As I traveled the hour from Montgomery to Selma for the first time, along the same road that thousands of Black activists and nonviolent demonstrators marched on 58 years ago, I was struck by the lack of historical markers along the road. For such an important moment in our nation’s history, I had expected to see something, anything honoring how in an act of frustration and resolve, our civil rights ancestors walked 54 miles to demand the right to vote and confront the brutalities of an unjust, segregationist system. But the road was eerily quiet — there was little traffic, even on such a momentous occasion.
It wasn’t until I entered Selma that I was greeted by a spectacle. Entire motorcades of journalists, photographers and officials were taking up space and blocking the streets, both physically and metaphorically placed above the community. I felt angry at the idea that the community was being left behind when they should have been front and center on a day of commemoration. The idea that those like Tina Smith are living injustice and have to watch the motorcades of those with the power go by. The idea that LaKeith is expected to continue to patiently wait behind bars for a murder he didn’t commit while the powers that be go about business as usual. The revolting display of power, leaving behind the people that need it most made me physically ill and discouraged.
It wasn’t until I stopped and took a few deep breaths that I realized what I was feeling.
It was grief. I was grieving. For LaKeith and so many others who have been victimized by an unjust system.
The history of our people, the resolve, the courage and the pain that they went through in this very place shook me to my core, almost suffocating me.
I found relief in the incredible warmth of the community, a crowd of people local to Alabama as well as those who had traveled to Selma in an act of remembrance and solitude. With every small smile from an elderly couple and every family conversation, I was able to build myself back to a place of gratitude and remember that the work wasn’t over and that I had a reason for being here. I wasn’t just marching in remembrance, I was marching for justice.
For LaKeith. For Tina and the family. For the future of our community.
Tina and I marched across the bridge together, both of us for the first time, not speaking a word outside of the occasional chants of freedom and justice that echoed. All of us were connected — the signs, the shirts, the stories, grieving and fighting, fortifying our resolve by sharing our stories together.

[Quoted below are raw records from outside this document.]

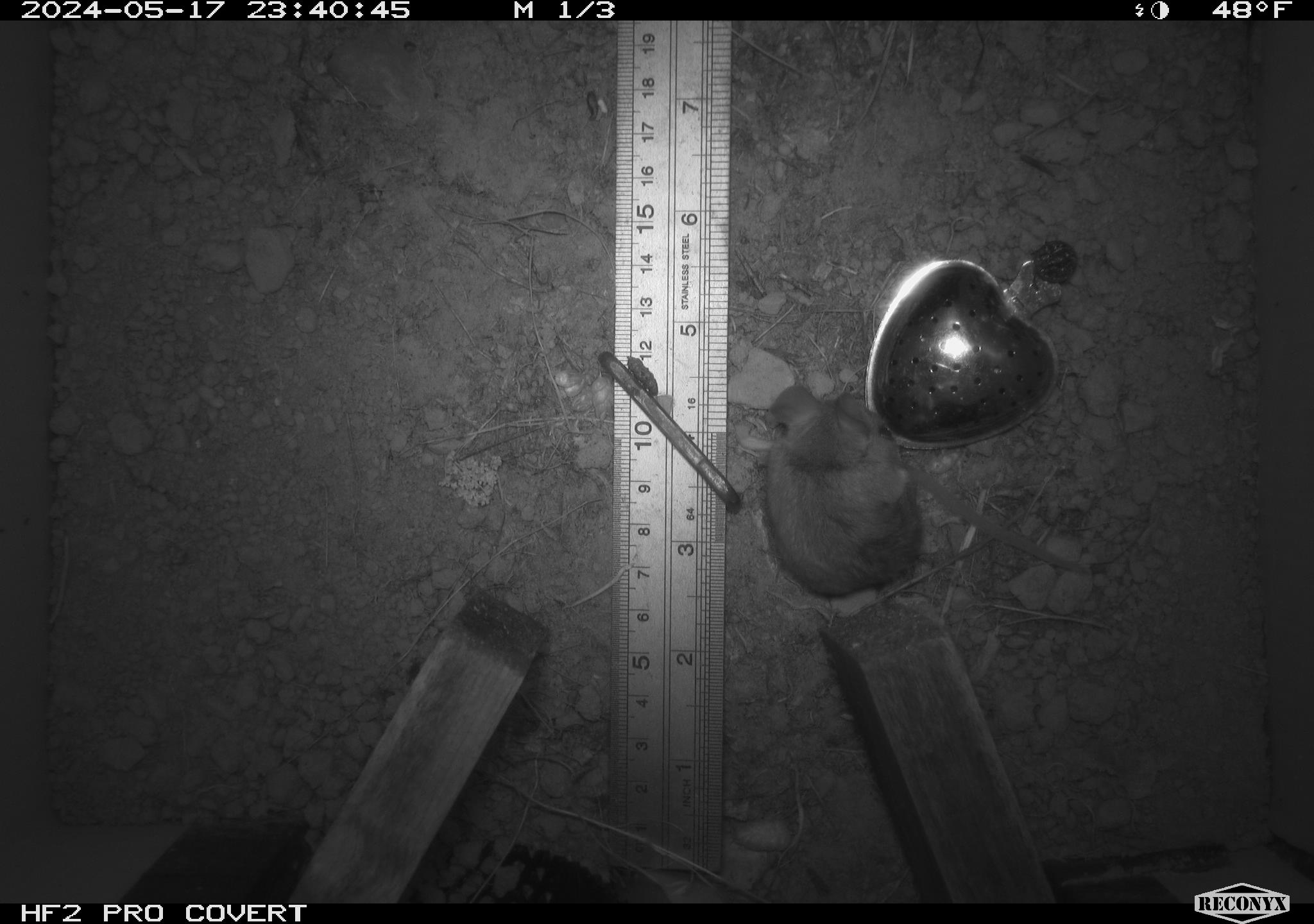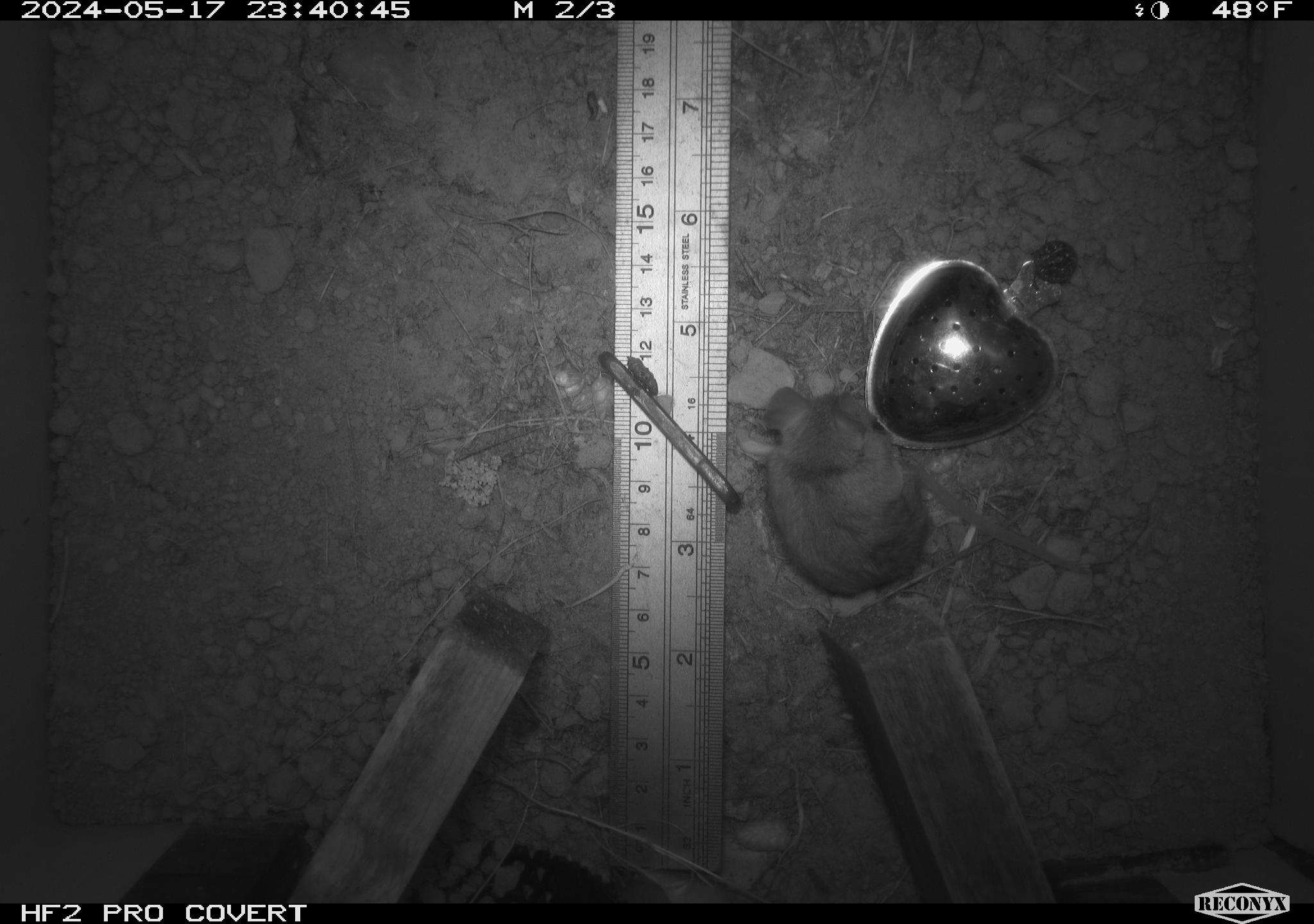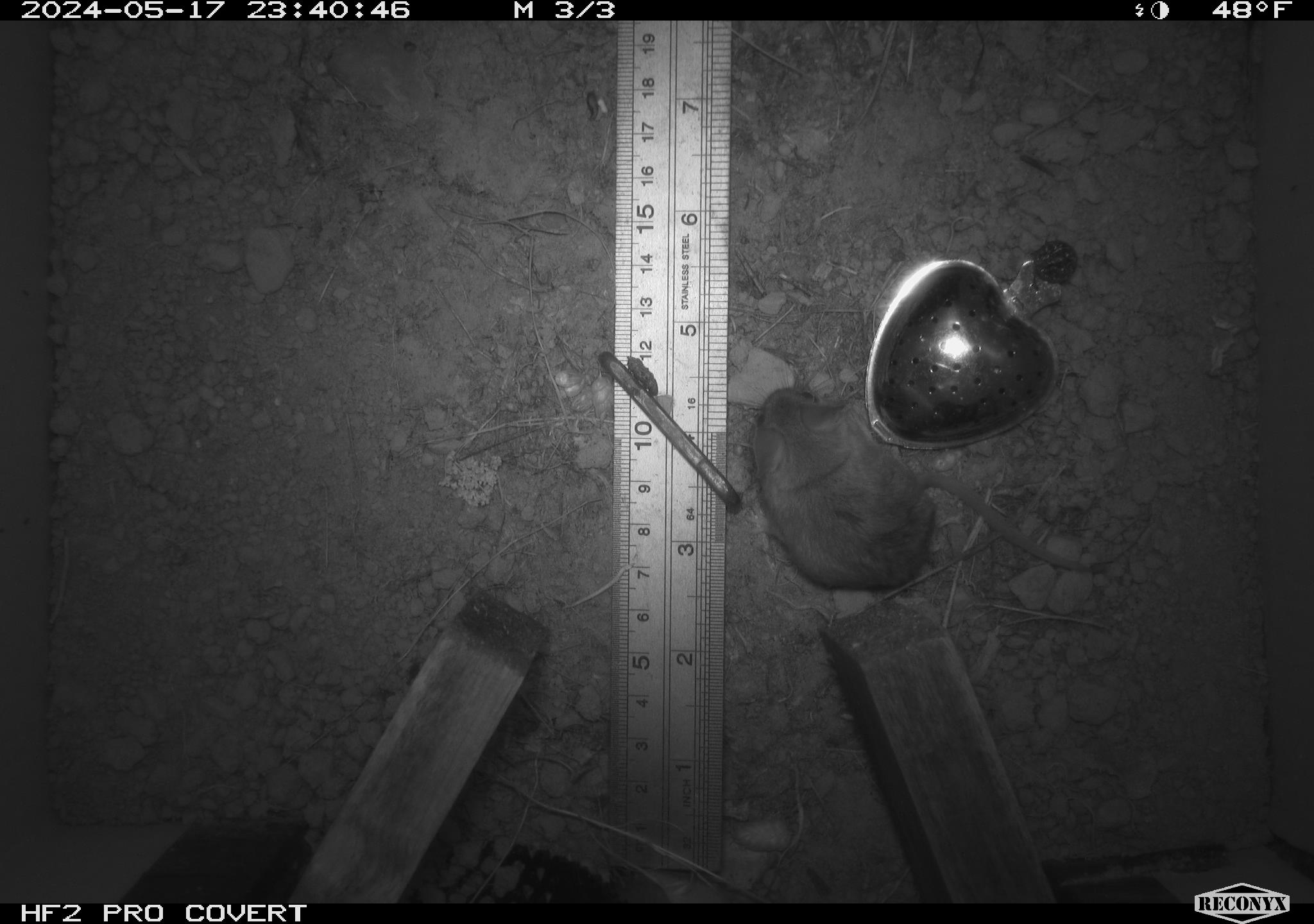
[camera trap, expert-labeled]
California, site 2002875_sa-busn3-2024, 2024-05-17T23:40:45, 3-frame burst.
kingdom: Animalia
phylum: Chordata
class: Mammalia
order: Rodentia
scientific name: Rodentia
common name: mouse species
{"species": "mouse species (Rodentia)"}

This week, on March 21, 58 years since Bloody Sunday and 54 miles away from the Selma march to Montgomery, LaKeith Smith, now 24, was resentenced to 30 years in prison after witnessing his friend be murdered by a police officer eight years ago.
It’s time to face down a brutal system and show the Alabama courts that we are watching. To remind the Smith family that they are not alone. And to seek justice.
Daniel K. Forkkio is the chief executive officer of Represent Justice.